Passage shown:
☆ ☆ ☆ ☆ ☆ ☆ ☆
A laudable feature of this year’s Easter Rising commemorations is the conscientious effort to recognize the role women played in the insurrection for independence. Books, articles, and documentaries present the distaff side of history, creating (if you will) the “her” story of 1916.
Current attention, however, doesn’t mean that members of Cumann na mBan and like-minded women were invisible in contemporary accounts. Pistol brandishing Countess Markievicz figured prominently in early reportage, and one account of her capture noted that she “kissed her revolver before surrendering it and her cartridge bandolier.”
Moira Regan isn’t a household name for her involvement in the Rising. Yet her detailed description of what it was like to serve in the General Post Office and to move around Dublin throughout Easter Week remains a compelling record from a woman’s point of view.
Regan was interviewed by Joyce Kilmer a few months after the April Rising and May executions, with her own words encompassing 39 paragraphs of a 43-paragraph article in the New York Times Magazine for August 20. A prominent poet – Kilmer’s lyric “Trees” took root in 1913 as an American favorite – he supported himself and his family by writing journalism, mainly for the Sunday magazine of the Times.
☆ ☆ ☆ ☆ ☆ ☆ ☆
Decide whether each statement agrees with the passage on women in the 1916 Easter Rising, answering yes or no and quoting the passage's deciding words: (a) Countess Markievicz received little notice in early reporting on the Rising; (b) Moira Regan's own words filled 39 of the 43 paragraphs in the New York Times Magazine article; (c) Joyce Kilmer earned his living chiefly from his poetry.
☆ ☆ ☆ ☆ ☆ ☆ ☆
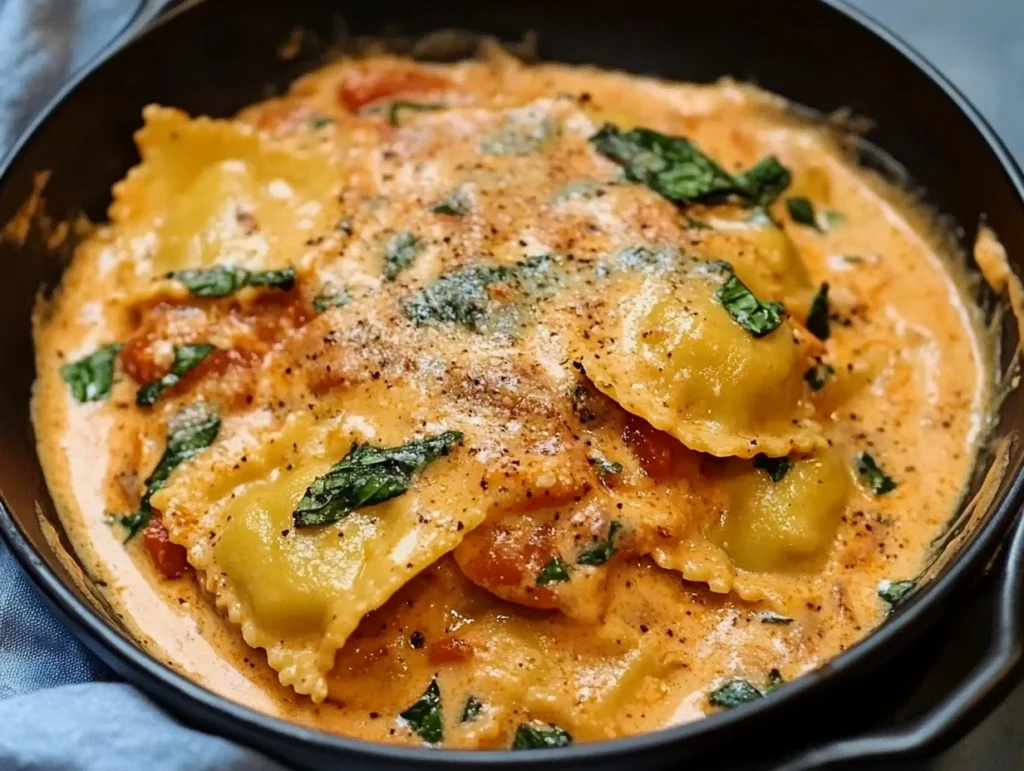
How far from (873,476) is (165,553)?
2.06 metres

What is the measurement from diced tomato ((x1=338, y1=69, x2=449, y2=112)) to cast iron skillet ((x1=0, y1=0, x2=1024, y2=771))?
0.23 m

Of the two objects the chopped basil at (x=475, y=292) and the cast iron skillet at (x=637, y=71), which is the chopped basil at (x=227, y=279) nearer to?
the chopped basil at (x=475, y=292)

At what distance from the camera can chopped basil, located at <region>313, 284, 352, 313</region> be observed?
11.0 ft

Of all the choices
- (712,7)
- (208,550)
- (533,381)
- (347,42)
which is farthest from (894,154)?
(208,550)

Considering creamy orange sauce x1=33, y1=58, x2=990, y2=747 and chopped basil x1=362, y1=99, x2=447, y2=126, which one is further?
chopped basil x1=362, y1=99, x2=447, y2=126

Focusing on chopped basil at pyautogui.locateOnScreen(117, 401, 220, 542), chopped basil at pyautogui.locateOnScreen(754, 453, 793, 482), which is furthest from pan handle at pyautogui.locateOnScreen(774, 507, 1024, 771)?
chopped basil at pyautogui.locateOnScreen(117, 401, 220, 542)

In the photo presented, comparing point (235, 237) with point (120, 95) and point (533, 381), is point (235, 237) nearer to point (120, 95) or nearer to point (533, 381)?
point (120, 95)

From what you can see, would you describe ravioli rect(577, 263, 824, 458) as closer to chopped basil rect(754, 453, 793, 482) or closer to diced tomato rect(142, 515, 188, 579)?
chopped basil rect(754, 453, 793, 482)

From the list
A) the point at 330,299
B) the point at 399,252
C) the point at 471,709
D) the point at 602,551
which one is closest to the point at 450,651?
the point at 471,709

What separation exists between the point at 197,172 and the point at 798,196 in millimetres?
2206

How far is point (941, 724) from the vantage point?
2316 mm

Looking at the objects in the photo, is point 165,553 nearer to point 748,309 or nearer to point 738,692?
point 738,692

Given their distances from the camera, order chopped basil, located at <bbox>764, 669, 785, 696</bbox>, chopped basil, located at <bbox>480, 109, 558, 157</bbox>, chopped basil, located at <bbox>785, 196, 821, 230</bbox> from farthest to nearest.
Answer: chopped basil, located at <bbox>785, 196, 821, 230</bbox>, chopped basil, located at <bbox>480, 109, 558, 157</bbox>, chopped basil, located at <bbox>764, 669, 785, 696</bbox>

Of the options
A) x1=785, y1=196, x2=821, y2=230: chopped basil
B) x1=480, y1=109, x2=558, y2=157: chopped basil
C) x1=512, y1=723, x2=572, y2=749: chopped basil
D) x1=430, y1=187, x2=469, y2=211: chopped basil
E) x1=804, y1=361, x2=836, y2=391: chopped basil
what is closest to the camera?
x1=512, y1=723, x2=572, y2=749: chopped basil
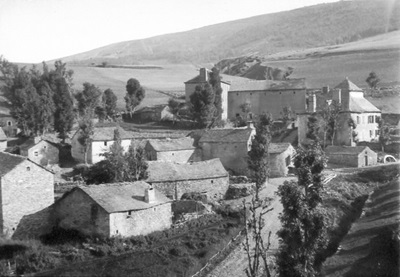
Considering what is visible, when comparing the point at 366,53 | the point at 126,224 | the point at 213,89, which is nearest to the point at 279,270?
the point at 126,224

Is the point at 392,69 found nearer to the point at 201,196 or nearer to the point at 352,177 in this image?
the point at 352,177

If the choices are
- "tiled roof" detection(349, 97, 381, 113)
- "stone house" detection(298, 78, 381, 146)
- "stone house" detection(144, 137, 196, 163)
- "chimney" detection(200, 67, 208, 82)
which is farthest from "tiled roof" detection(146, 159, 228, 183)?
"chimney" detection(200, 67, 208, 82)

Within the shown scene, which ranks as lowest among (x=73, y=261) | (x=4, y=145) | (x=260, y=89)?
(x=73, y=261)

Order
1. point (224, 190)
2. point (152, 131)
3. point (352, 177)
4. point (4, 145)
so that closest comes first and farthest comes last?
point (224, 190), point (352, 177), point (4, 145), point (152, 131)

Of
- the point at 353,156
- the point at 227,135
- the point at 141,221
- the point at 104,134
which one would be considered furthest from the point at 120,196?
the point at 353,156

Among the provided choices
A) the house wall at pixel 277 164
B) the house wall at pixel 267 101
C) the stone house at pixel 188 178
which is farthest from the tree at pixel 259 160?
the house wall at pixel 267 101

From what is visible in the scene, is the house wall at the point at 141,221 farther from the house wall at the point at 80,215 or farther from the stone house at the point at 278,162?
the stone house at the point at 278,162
☆ ☆ ☆ ☆ ☆ ☆ ☆
Exercise output:
(a) No: "Pistol brandishing Countess Markievicz figured prominently in early reportage"
(b) Yes: "her own words encompassing 39 paragraphs of a 43-paragraph article in the New York Times Magazine"
(c) No: "he supported himself and his family by writing journalism, mainly for the Sunday magazine of the Times"